Acute leukemia is an aggressive disease characterized by accumulation of early bone marrow haemopoietic progenitors called blast cells.It is further subdivided into acute myeloid leukemia (AML) and acute lymphoblastic leukemia (ALL) on the basis of whether the blasts are shown morphologically to be myeloblasts or lymphoblasts respectively. Angiogenesis, or the formation of new blood vessels from pre-existing vessels during adult life, is an important natural process occurring in the body, both in health and in disease. Increase bone marrow angiogenesis has been demonstrated in a variety of solid tumors as well as hematologic disorders, including acute leukemia. Aim of the study: 1. Assessment of angiogenesis in acute myeloid leukemia (AML) and acute lymphoblastic leukemia (ALL) using anti-vWF and CD34 markers and count the number of microvessels by light microscope. 2. To investigate the correlation between the microvessel count & various clinicopathological parameters (age, sex, hepatomegaly, splenomegaly,
lymphadenopathy, Hb, WBCs count, platelets count, percentage of peripheral blood and bone marrow Blast) in patients with acute leukemia. Subjects, materials, and methods:This retrospective study was conducted from October 2006 to October 2007 on 38 samples of bone marrow biopsies including 19 cases of previously diagnosed acute lymphoblastic leukemia, 19 cases of acute myeloblastic leukemia and 14 age
matched reactive bone marrow considered as control cases, the cases were retrieved from archive files of Department of Pathology in the Teaching Laboratory of Medical City Hospital. From each, formalin fixed paraffin embedded bone marrow of AML and control subjects used in this study, 3 sections from each block were taken.
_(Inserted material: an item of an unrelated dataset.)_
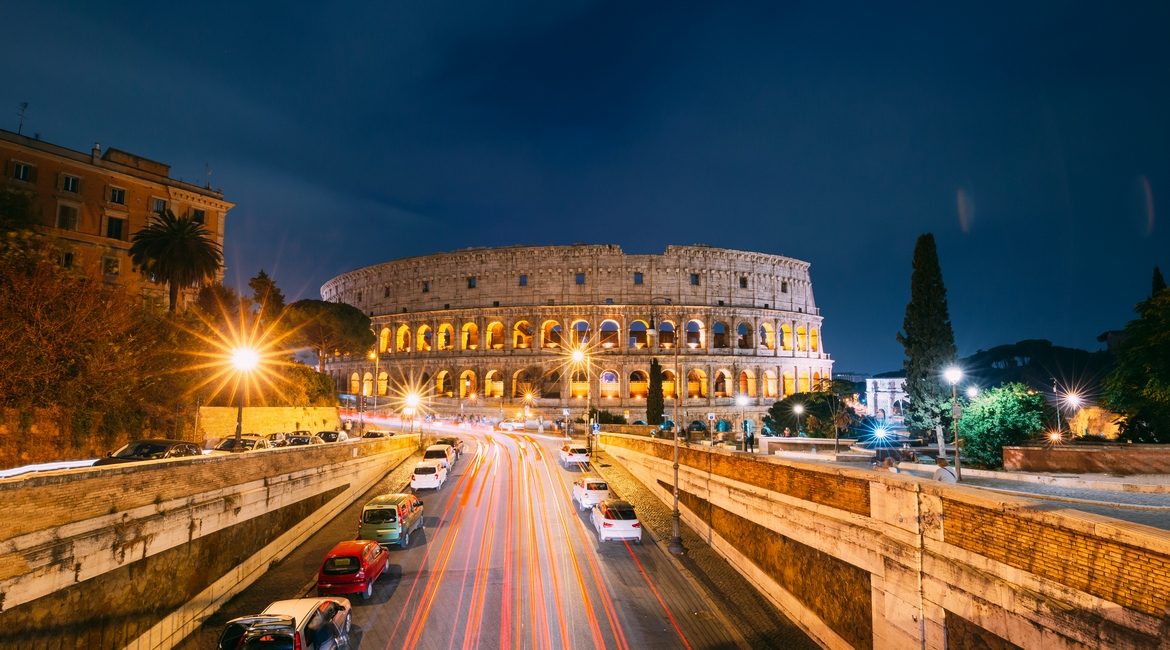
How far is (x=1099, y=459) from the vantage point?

One representative section was stained with Hematoxylin and Eosin (H&E) stain, while the other two sections were stained immunohistochemically for anti v.W.F. and CD34. Regarding ALL, only two sections from each block were stained; the first section with H&E and the second section was stained immunohistochemically for v.W.F alone.Clinicopathological parameters including age, sex, lymphadenopathy,
hepatomegaly, splenomegaly, hemoglobin level, white blood cells count, platelets count, blast cells percentage both in the peripheral blood and bone marrow were collected from the patients archive files.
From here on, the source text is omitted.